Kill or Be Killed (Image Comics)
With collaborations on Eisner Award-winning titles like Hollywood murder mystery The Fade Out and Lovecraftian neo-noir Fatale, writer Ed Brubaker, artist Sean Phillips, and colorist Elizabeth Breitweiser have established themselves as auteurs of the comic book medium. In Kill or Be Killed, they turn their attention to the vigilante (Definitely not superhero.) genre in a post 9/11 world. The protagonist isn’t some Charles Bronson-esque action hero, but a New York City grad student named Dylan, who struggles with depression and attempts suicide. He miraculously survives and makes a deal with a demon to kill one human each month so he can live. Of course, since he isn’t a trained assassin or fighter, Dylan is in way over his depth and ends up on the run from both the NYPD and the Russian mob when he kills a brothel owner and a corrupt businessman.
Phillips’ pencils are purposefully rough to match how utterly prepared Dylan is for any kind of killing and combat situation, and Breitweiser makes red and black the story’s primary color anchor points to go with Dylan’s guilt and violence. The action is pretty awkward and not stylized at all and all filtered through a young man, who has anxiety and depression to go with being part of a love triangle that is the friendship obliterating kind, not the sexy CW show kind. Some of the most tense scenes are when Dylan is going through his daily routine after a killing and feels paranoid in the hustle and bustle of New York as Phillips definitely nails the lack of personal space one has in a big city.
Entering its second storyline, Kill or Be Killed has turned into the early seasons of Breaking Bad-esque thriller about a flawed, ordinary guy, who has done terrible things to bad people for good reasons.
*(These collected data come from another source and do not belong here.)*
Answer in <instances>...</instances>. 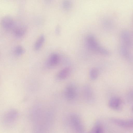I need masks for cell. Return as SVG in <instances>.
<instances>
[{"label": "cell", "mask_w": 133, "mask_h": 133, "mask_svg": "<svg viewBox=\"0 0 133 133\" xmlns=\"http://www.w3.org/2000/svg\"><path fill=\"white\" fill-rule=\"evenodd\" d=\"M131 110L133 112V105L132 107V108H131Z\"/></svg>", "instance_id": "19"}, {"label": "cell", "mask_w": 133, "mask_h": 133, "mask_svg": "<svg viewBox=\"0 0 133 133\" xmlns=\"http://www.w3.org/2000/svg\"><path fill=\"white\" fill-rule=\"evenodd\" d=\"M86 41L88 46L91 50L105 55L109 54L110 53L108 50L98 44L93 35H88L87 37Z\"/></svg>", "instance_id": "1"}, {"label": "cell", "mask_w": 133, "mask_h": 133, "mask_svg": "<svg viewBox=\"0 0 133 133\" xmlns=\"http://www.w3.org/2000/svg\"><path fill=\"white\" fill-rule=\"evenodd\" d=\"M18 114L17 111L14 110H11L8 111L4 115V123L6 126H11L16 121Z\"/></svg>", "instance_id": "4"}, {"label": "cell", "mask_w": 133, "mask_h": 133, "mask_svg": "<svg viewBox=\"0 0 133 133\" xmlns=\"http://www.w3.org/2000/svg\"><path fill=\"white\" fill-rule=\"evenodd\" d=\"M15 36L17 38H21L24 36L26 32V27L23 25L15 27L13 29Z\"/></svg>", "instance_id": "10"}, {"label": "cell", "mask_w": 133, "mask_h": 133, "mask_svg": "<svg viewBox=\"0 0 133 133\" xmlns=\"http://www.w3.org/2000/svg\"><path fill=\"white\" fill-rule=\"evenodd\" d=\"M51 0H46V1L48 2H50V1Z\"/></svg>", "instance_id": "20"}, {"label": "cell", "mask_w": 133, "mask_h": 133, "mask_svg": "<svg viewBox=\"0 0 133 133\" xmlns=\"http://www.w3.org/2000/svg\"><path fill=\"white\" fill-rule=\"evenodd\" d=\"M70 70L68 68H66L61 70L57 74L56 78L59 80H63L66 79L70 74Z\"/></svg>", "instance_id": "11"}, {"label": "cell", "mask_w": 133, "mask_h": 133, "mask_svg": "<svg viewBox=\"0 0 133 133\" xmlns=\"http://www.w3.org/2000/svg\"><path fill=\"white\" fill-rule=\"evenodd\" d=\"M55 32L56 34L58 35L59 34L60 32V28L59 26H57L56 27Z\"/></svg>", "instance_id": "18"}, {"label": "cell", "mask_w": 133, "mask_h": 133, "mask_svg": "<svg viewBox=\"0 0 133 133\" xmlns=\"http://www.w3.org/2000/svg\"><path fill=\"white\" fill-rule=\"evenodd\" d=\"M91 131L93 133H102L104 132V129L100 123L98 122L93 127Z\"/></svg>", "instance_id": "15"}, {"label": "cell", "mask_w": 133, "mask_h": 133, "mask_svg": "<svg viewBox=\"0 0 133 133\" xmlns=\"http://www.w3.org/2000/svg\"><path fill=\"white\" fill-rule=\"evenodd\" d=\"M70 119L71 126L74 130L79 133L84 132V126L79 117L77 114H72L70 116Z\"/></svg>", "instance_id": "2"}, {"label": "cell", "mask_w": 133, "mask_h": 133, "mask_svg": "<svg viewBox=\"0 0 133 133\" xmlns=\"http://www.w3.org/2000/svg\"><path fill=\"white\" fill-rule=\"evenodd\" d=\"M62 6L63 9L66 11L70 10L72 6V3L71 0H63Z\"/></svg>", "instance_id": "14"}, {"label": "cell", "mask_w": 133, "mask_h": 133, "mask_svg": "<svg viewBox=\"0 0 133 133\" xmlns=\"http://www.w3.org/2000/svg\"><path fill=\"white\" fill-rule=\"evenodd\" d=\"M64 95L66 99L69 101L74 100L77 95V91L76 86L74 84L70 83L65 87Z\"/></svg>", "instance_id": "3"}, {"label": "cell", "mask_w": 133, "mask_h": 133, "mask_svg": "<svg viewBox=\"0 0 133 133\" xmlns=\"http://www.w3.org/2000/svg\"><path fill=\"white\" fill-rule=\"evenodd\" d=\"M14 51L15 54L17 56L21 55L25 52L24 49L21 45L17 46L15 48Z\"/></svg>", "instance_id": "16"}, {"label": "cell", "mask_w": 133, "mask_h": 133, "mask_svg": "<svg viewBox=\"0 0 133 133\" xmlns=\"http://www.w3.org/2000/svg\"><path fill=\"white\" fill-rule=\"evenodd\" d=\"M45 41V37L43 35H41L35 42L34 48L36 50H39L43 45Z\"/></svg>", "instance_id": "12"}, {"label": "cell", "mask_w": 133, "mask_h": 133, "mask_svg": "<svg viewBox=\"0 0 133 133\" xmlns=\"http://www.w3.org/2000/svg\"><path fill=\"white\" fill-rule=\"evenodd\" d=\"M59 59V56L57 54H52L50 56L47 60L46 65L49 67L54 66L58 63Z\"/></svg>", "instance_id": "9"}, {"label": "cell", "mask_w": 133, "mask_h": 133, "mask_svg": "<svg viewBox=\"0 0 133 133\" xmlns=\"http://www.w3.org/2000/svg\"><path fill=\"white\" fill-rule=\"evenodd\" d=\"M90 76L91 79L92 80L96 79L98 76V72L96 69L95 68H93L91 69L90 72Z\"/></svg>", "instance_id": "17"}, {"label": "cell", "mask_w": 133, "mask_h": 133, "mask_svg": "<svg viewBox=\"0 0 133 133\" xmlns=\"http://www.w3.org/2000/svg\"><path fill=\"white\" fill-rule=\"evenodd\" d=\"M108 104L110 108L114 110H118L122 107V101L120 98L115 96L111 98Z\"/></svg>", "instance_id": "7"}, {"label": "cell", "mask_w": 133, "mask_h": 133, "mask_svg": "<svg viewBox=\"0 0 133 133\" xmlns=\"http://www.w3.org/2000/svg\"><path fill=\"white\" fill-rule=\"evenodd\" d=\"M122 37L124 42L129 46L131 47L133 45V43L129 34L124 32L122 34Z\"/></svg>", "instance_id": "13"}, {"label": "cell", "mask_w": 133, "mask_h": 133, "mask_svg": "<svg viewBox=\"0 0 133 133\" xmlns=\"http://www.w3.org/2000/svg\"><path fill=\"white\" fill-rule=\"evenodd\" d=\"M1 24L3 28L6 30H13L16 27L15 23L13 19L9 16H5L2 18Z\"/></svg>", "instance_id": "5"}, {"label": "cell", "mask_w": 133, "mask_h": 133, "mask_svg": "<svg viewBox=\"0 0 133 133\" xmlns=\"http://www.w3.org/2000/svg\"><path fill=\"white\" fill-rule=\"evenodd\" d=\"M84 96L86 100L90 103L93 102L95 97L93 91L91 87L89 85H86L83 89Z\"/></svg>", "instance_id": "8"}, {"label": "cell", "mask_w": 133, "mask_h": 133, "mask_svg": "<svg viewBox=\"0 0 133 133\" xmlns=\"http://www.w3.org/2000/svg\"><path fill=\"white\" fill-rule=\"evenodd\" d=\"M111 121L114 124L120 127L125 128L133 129V119L125 121L112 119Z\"/></svg>", "instance_id": "6"}]
</instances>
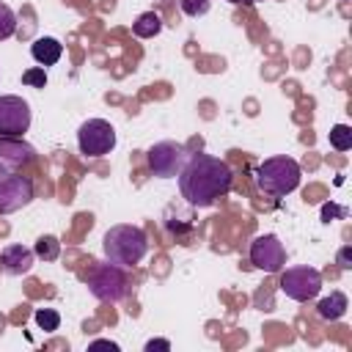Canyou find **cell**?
Masks as SVG:
<instances>
[{
	"label": "cell",
	"instance_id": "6da1fadb",
	"mask_svg": "<svg viewBox=\"0 0 352 352\" xmlns=\"http://www.w3.org/2000/svg\"><path fill=\"white\" fill-rule=\"evenodd\" d=\"M179 190L190 206H212L231 190V168L212 154H190L179 170Z\"/></svg>",
	"mask_w": 352,
	"mask_h": 352
},
{
	"label": "cell",
	"instance_id": "7a4b0ae2",
	"mask_svg": "<svg viewBox=\"0 0 352 352\" xmlns=\"http://www.w3.org/2000/svg\"><path fill=\"white\" fill-rule=\"evenodd\" d=\"M102 250H104V258L107 261H113L118 267H132V264H138L146 256L148 239H146V231L140 226L118 223V226H113V228L104 231Z\"/></svg>",
	"mask_w": 352,
	"mask_h": 352
},
{
	"label": "cell",
	"instance_id": "3957f363",
	"mask_svg": "<svg viewBox=\"0 0 352 352\" xmlns=\"http://www.w3.org/2000/svg\"><path fill=\"white\" fill-rule=\"evenodd\" d=\"M256 184L270 195H289L300 184V165L292 157H270L256 168Z\"/></svg>",
	"mask_w": 352,
	"mask_h": 352
},
{
	"label": "cell",
	"instance_id": "277c9868",
	"mask_svg": "<svg viewBox=\"0 0 352 352\" xmlns=\"http://www.w3.org/2000/svg\"><path fill=\"white\" fill-rule=\"evenodd\" d=\"M88 289L96 300H104V302H118L124 294H126V275L118 264L113 261H104V264H96L91 272H88Z\"/></svg>",
	"mask_w": 352,
	"mask_h": 352
},
{
	"label": "cell",
	"instance_id": "5b68a950",
	"mask_svg": "<svg viewBox=\"0 0 352 352\" xmlns=\"http://www.w3.org/2000/svg\"><path fill=\"white\" fill-rule=\"evenodd\" d=\"M77 146L85 157H104L116 146V129L104 118H88L77 129Z\"/></svg>",
	"mask_w": 352,
	"mask_h": 352
},
{
	"label": "cell",
	"instance_id": "8992f818",
	"mask_svg": "<svg viewBox=\"0 0 352 352\" xmlns=\"http://www.w3.org/2000/svg\"><path fill=\"white\" fill-rule=\"evenodd\" d=\"M190 151L176 143V140H160L154 143L148 151H146V160H148V168L154 176H162V179H170V176H179V170L184 168Z\"/></svg>",
	"mask_w": 352,
	"mask_h": 352
},
{
	"label": "cell",
	"instance_id": "52a82bcc",
	"mask_svg": "<svg viewBox=\"0 0 352 352\" xmlns=\"http://www.w3.org/2000/svg\"><path fill=\"white\" fill-rule=\"evenodd\" d=\"M319 289H322V275L314 267H289L280 275V292L289 300H297V302L314 300Z\"/></svg>",
	"mask_w": 352,
	"mask_h": 352
},
{
	"label": "cell",
	"instance_id": "ba28073f",
	"mask_svg": "<svg viewBox=\"0 0 352 352\" xmlns=\"http://www.w3.org/2000/svg\"><path fill=\"white\" fill-rule=\"evenodd\" d=\"M30 129V104L22 96H0V138H19Z\"/></svg>",
	"mask_w": 352,
	"mask_h": 352
},
{
	"label": "cell",
	"instance_id": "9c48e42d",
	"mask_svg": "<svg viewBox=\"0 0 352 352\" xmlns=\"http://www.w3.org/2000/svg\"><path fill=\"white\" fill-rule=\"evenodd\" d=\"M250 264L261 272H280L286 264V250L275 234H261L250 242Z\"/></svg>",
	"mask_w": 352,
	"mask_h": 352
},
{
	"label": "cell",
	"instance_id": "30bf717a",
	"mask_svg": "<svg viewBox=\"0 0 352 352\" xmlns=\"http://www.w3.org/2000/svg\"><path fill=\"white\" fill-rule=\"evenodd\" d=\"M33 201V184L28 176L11 173L0 182V214H11Z\"/></svg>",
	"mask_w": 352,
	"mask_h": 352
},
{
	"label": "cell",
	"instance_id": "8fae6325",
	"mask_svg": "<svg viewBox=\"0 0 352 352\" xmlns=\"http://www.w3.org/2000/svg\"><path fill=\"white\" fill-rule=\"evenodd\" d=\"M33 258H36V253L30 248H25V245H8L0 253V267L8 275H28L33 270Z\"/></svg>",
	"mask_w": 352,
	"mask_h": 352
},
{
	"label": "cell",
	"instance_id": "7c38bea8",
	"mask_svg": "<svg viewBox=\"0 0 352 352\" xmlns=\"http://www.w3.org/2000/svg\"><path fill=\"white\" fill-rule=\"evenodd\" d=\"M30 55L41 66H55L60 60V55H63V44L58 38H52V36H41V38H36L30 44Z\"/></svg>",
	"mask_w": 352,
	"mask_h": 352
},
{
	"label": "cell",
	"instance_id": "4fadbf2b",
	"mask_svg": "<svg viewBox=\"0 0 352 352\" xmlns=\"http://www.w3.org/2000/svg\"><path fill=\"white\" fill-rule=\"evenodd\" d=\"M346 308H349V300H346L344 292H330V297H322V300L316 302V314H319L324 322L341 319V316L346 314Z\"/></svg>",
	"mask_w": 352,
	"mask_h": 352
},
{
	"label": "cell",
	"instance_id": "5bb4252c",
	"mask_svg": "<svg viewBox=\"0 0 352 352\" xmlns=\"http://www.w3.org/2000/svg\"><path fill=\"white\" fill-rule=\"evenodd\" d=\"M160 30H162V19H160L157 11H143V14L132 22V33H135L138 38H151V36H157Z\"/></svg>",
	"mask_w": 352,
	"mask_h": 352
},
{
	"label": "cell",
	"instance_id": "9a60e30c",
	"mask_svg": "<svg viewBox=\"0 0 352 352\" xmlns=\"http://www.w3.org/2000/svg\"><path fill=\"white\" fill-rule=\"evenodd\" d=\"M330 146H333L336 151H349V148H352V126L336 124V126L330 129Z\"/></svg>",
	"mask_w": 352,
	"mask_h": 352
},
{
	"label": "cell",
	"instance_id": "2e32d148",
	"mask_svg": "<svg viewBox=\"0 0 352 352\" xmlns=\"http://www.w3.org/2000/svg\"><path fill=\"white\" fill-rule=\"evenodd\" d=\"M36 256H41L44 261H55L58 258V253H60V242L55 239V236H41L38 242H36V250H33Z\"/></svg>",
	"mask_w": 352,
	"mask_h": 352
},
{
	"label": "cell",
	"instance_id": "e0dca14e",
	"mask_svg": "<svg viewBox=\"0 0 352 352\" xmlns=\"http://www.w3.org/2000/svg\"><path fill=\"white\" fill-rule=\"evenodd\" d=\"M33 319H36V324H38L44 333H52V330H58V324H60V314L52 311V308H38V311L33 314Z\"/></svg>",
	"mask_w": 352,
	"mask_h": 352
},
{
	"label": "cell",
	"instance_id": "ac0fdd59",
	"mask_svg": "<svg viewBox=\"0 0 352 352\" xmlns=\"http://www.w3.org/2000/svg\"><path fill=\"white\" fill-rule=\"evenodd\" d=\"M14 30H16V14L6 3H0V41L3 38H11Z\"/></svg>",
	"mask_w": 352,
	"mask_h": 352
},
{
	"label": "cell",
	"instance_id": "d6986e66",
	"mask_svg": "<svg viewBox=\"0 0 352 352\" xmlns=\"http://www.w3.org/2000/svg\"><path fill=\"white\" fill-rule=\"evenodd\" d=\"M22 82L30 88H44L47 85V69L44 66H30L22 72Z\"/></svg>",
	"mask_w": 352,
	"mask_h": 352
},
{
	"label": "cell",
	"instance_id": "ffe728a7",
	"mask_svg": "<svg viewBox=\"0 0 352 352\" xmlns=\"http://www.w3.org/2000/svg\"><path fill=\"white\" fill-rule=\"evenodd\" d=\"M182 11L187 16H204L209 11V0H182Z\"/></svg>",
	"mask_w": 352,
	"mask_h": 352
},
{
	"label": "cell",
	"instance_id": "44dd1931",
	"mask_svg": "<svg viewBox=\"0 0 352 352\" xmlns=\"http://www.w3.org/2000/svg\"><path fill=\"white\" fill-rule=\"evenodd\" d=\"M16 170H19V165H16L14 160H8V157L0 151V182H3V179H8V176H11V173H16Z\"/></svg>",
	"mask_w": 352,
	"mask_h": 352
},
{
	"label": "cell",
	"instance_id": "7402d4cb",
	"mask_svg": "<svg viewBox=\"0 0 352 352\" xmlns=\"http://www.w3.org/2000/svg\"><path fill=\"white\" fill-rule=\"evenodd\" d=\"M338 264H341L344 270H349V267H352V248H349V245L338 250Z\"/></svg>",
	"mask_w": 352,
	"mask_h": 352
},
{
	"label": "cell",
	"instance_id": "603a6c76",
	"mask_svg": "<svg viewBox=\"0 0 352 352\" xmlns=\"http://www.w3.org/2000/svg\"><path fill=\"white\" fill-rule=\"evenodd\" d=\"M154 349H165V352H168V349H170V344H168L165 338H151V341L146 344V352H154Z\"/></svg>",
	"mask_w": 352,
	"mask_h": 352
},
{
	"label": "cell",
	"instance_id": "cb8c5ba5",
	"mask_svg": "<svg viewBox=\"0 0 352 352\" xmlns=\"http://www.w3.org/2000/svg\"><path fill=\"white\" fill-rule=\"evenodd\" d=\"M113 349V352H118V344L116 341H104V338H99V341H91V349Z\"/></svg>",
	"mask_w": 352,
	"mask_h": 352
},
{
	"label": "cell",
	"instance_id": "d4e9b609",
	"mask_svg": "<svg viewBox=\"0 0 352 352\" xmlns=\"http://www.w3.org/2000/svg\"><path fill=\"white\" fill-rule=\"evenodd\" d=\"M330 214H346V212H344V209H336V206H330V204H327V206L322 209V220L327 223V217H330Z\"/></svg>",
	"mask_w": 352,
	"mask_h": 352
},
{
	"label": "cell",
	"instance_id": "484cf974",
	"mask_svg": "<svg viewBox=\"0 0 352 352\" xmlns=\"http://www.w3.org/2000/svg\"><path fill=\"white\" fill-rule=\"evenodd\" d=\"M226 3H245V0H226Z\"/></svg>",
	"mask_w": 352,
	"mask_h": 352
},
{
	"label": "cell",
	"instance_id": "4316f807",
	"mask_svg": "<svg viewBox=\"0 0 352 352\" xmlns=\"http://www.w3.org/2000/svg\"><path fill=\"white\" fill-rule=\"evenodd\" d=\"M245 3H261V0H245Z\"/></svg>",
	"mask_w": 352,
	"mask_h": 352
}]
</instances>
Except Dylan’s moral compass is getting more and more fucked up as the series progresses, and the stakes rise. Kill or Be Killed is more exciting than your favorite “prestige” TV show.
The Wicked + the Divine (Image Comics)
The Wicked + The Divine is a comic unlike most on the stands. WicDiv is about a pantheon of gods and goddesses from a multitude of religions and cultures being reincarnated once every ninety years inside of young people for two years. There is Luci, the devil herself; the Greek goddess of the underworld Persephone, Woden from Norse mythology, Inanna from Mesopotamian myths, the Shinto sun goddess Amaterasu, and many more. As the saying goes, “They are loved. They are hated. In two years, they are dead”.
WicDiv sheds the book’s initial premise early on: the murder mystery of who would and could kill a god. Throughout its run, WicDiv has had snappy dialogue, characters that are human despite their godhood, and eye-popping visuals from artist Jamie McKelvie and colorist Matthew Wilson, which give the series its own aesthetic and unique brand of consistency. There were even special issues dealing with specific god from the Pantheon, like Morrigan, Sakhmet, or even fucking Tara. These stories showcase different artists and Pantheons from different eras, like ancient Rome. Their styles were different enough to give the issues their own individuality while still move the ongoing arcs forward.
The Wicked + The Divine is a comic that has a lot to say throughout the emotional roller coaster that it takes its readers on. Social media, being in a fandom, being a celebrity, and even some things concerning the music industry are all explored when Gods aren’t snapping their fingers to the “1-2-3-4!” rhythm or doing whatever they want…which they end up doing anyway. WicDiv continues to push the envelope as time goes on and is nothing short of a story that amazes, stuns and drops jaws every issue.